## Task requirements:
Each line from the one that contains "Page 6, 1974" through the end of the entries should be repeated exactly, with nothing added.

[Given entries — start]

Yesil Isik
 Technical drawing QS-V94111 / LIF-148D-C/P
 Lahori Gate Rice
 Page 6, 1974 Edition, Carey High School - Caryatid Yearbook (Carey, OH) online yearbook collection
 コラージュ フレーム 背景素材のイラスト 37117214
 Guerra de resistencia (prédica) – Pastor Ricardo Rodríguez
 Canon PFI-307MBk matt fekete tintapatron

[Given entries — finish]

## Answer box:
 Page 6, 1974 Edition, Carey High School - Caryatid Yearbook (Carey, OH) online yearbook collection
 コラージュ フレーム 背景素材のイラスト 37117214
 Guerra de resistencia (prédica) – Pastor Ricardo Rodríguez
 Canon PFI-307MBk matt fekete tintapatron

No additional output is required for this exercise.